Short exercise
Which lines in the entries below contain the string "furthest", with case counting? Pull out each of those lines in full.

Dataset entries
· · ·

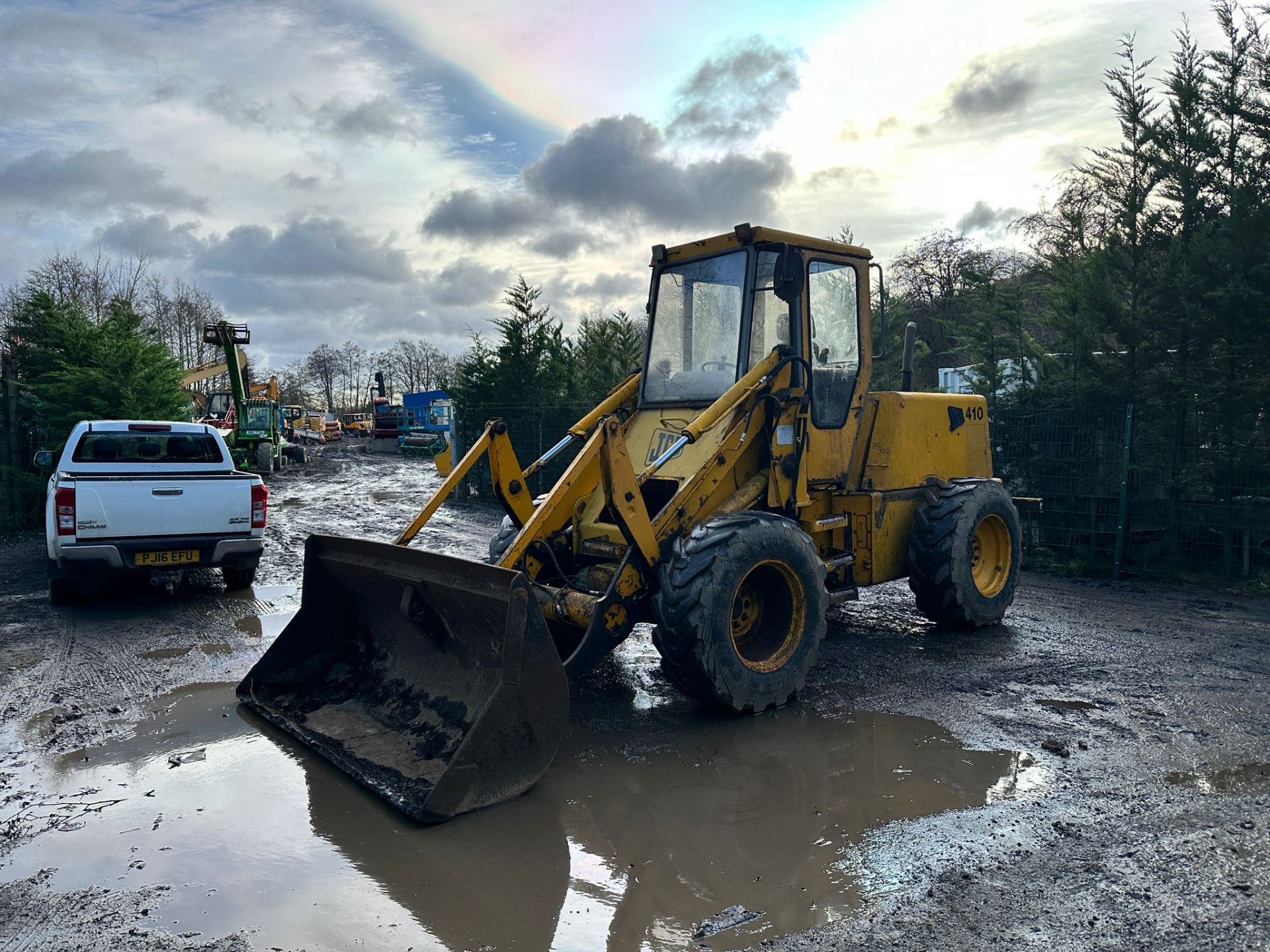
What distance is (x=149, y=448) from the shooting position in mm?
9398

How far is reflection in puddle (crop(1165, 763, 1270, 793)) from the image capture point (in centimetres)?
418

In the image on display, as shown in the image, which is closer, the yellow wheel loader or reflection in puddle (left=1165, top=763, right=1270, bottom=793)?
reflection in puddle (left=1165, top=763, right=1270, bottom=793)

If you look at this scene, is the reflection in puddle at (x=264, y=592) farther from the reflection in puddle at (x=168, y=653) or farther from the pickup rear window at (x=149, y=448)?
the reflection in puddle at (x=168, y=653)

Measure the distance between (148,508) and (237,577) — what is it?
4.38ft

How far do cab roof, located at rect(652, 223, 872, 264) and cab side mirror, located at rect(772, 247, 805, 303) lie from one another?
15.1 inches

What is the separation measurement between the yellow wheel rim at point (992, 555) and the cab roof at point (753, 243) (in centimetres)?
254

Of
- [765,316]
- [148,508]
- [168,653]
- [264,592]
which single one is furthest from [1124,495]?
[148,508]

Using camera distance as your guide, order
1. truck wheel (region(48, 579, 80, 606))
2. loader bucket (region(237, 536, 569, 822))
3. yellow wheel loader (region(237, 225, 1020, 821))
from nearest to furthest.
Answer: loader bucket (region(237, 536, 569, 822)) → yellow wheel loader (region(237, 225, 1020, 821)) → truck wheel (region(48, 579, 80, 606))

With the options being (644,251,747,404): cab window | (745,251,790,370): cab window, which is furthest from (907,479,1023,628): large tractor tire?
(644,251,747,404): cab window

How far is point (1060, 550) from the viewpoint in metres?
10.6

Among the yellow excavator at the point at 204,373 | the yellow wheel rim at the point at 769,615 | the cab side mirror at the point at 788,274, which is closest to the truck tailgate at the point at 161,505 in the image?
the yellow wheel rim at the point at 769,615

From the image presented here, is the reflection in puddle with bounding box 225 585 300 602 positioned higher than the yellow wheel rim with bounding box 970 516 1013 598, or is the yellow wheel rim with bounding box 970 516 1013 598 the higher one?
the yellow wheel rim with bounding box 970 516 1013 598

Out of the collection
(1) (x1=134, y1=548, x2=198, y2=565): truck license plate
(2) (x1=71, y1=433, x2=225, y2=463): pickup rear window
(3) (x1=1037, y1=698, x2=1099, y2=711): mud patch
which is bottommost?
(3) (x1=1037, y1=698, x2=1099, y2=711): mud patch

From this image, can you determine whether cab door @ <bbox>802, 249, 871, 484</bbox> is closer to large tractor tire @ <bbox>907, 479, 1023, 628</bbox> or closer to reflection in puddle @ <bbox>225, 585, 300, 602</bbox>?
large tractor tire @ <bbox>907, 479, 1023, 628</bbox>
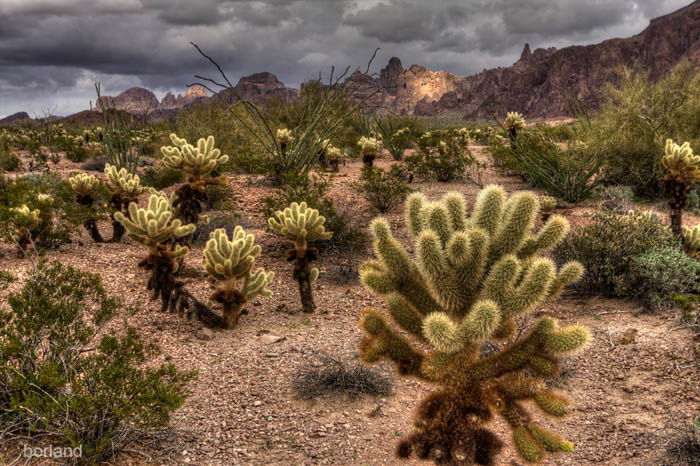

· · ·

Solution to this exercise
which single one is furthest from [1124,495]?
from nearest to furthest.
With the options being (644,251,747,404): cab window | (745,251,790,370): cab window, which is furthest from (907,479,1023,628): large tractor tire?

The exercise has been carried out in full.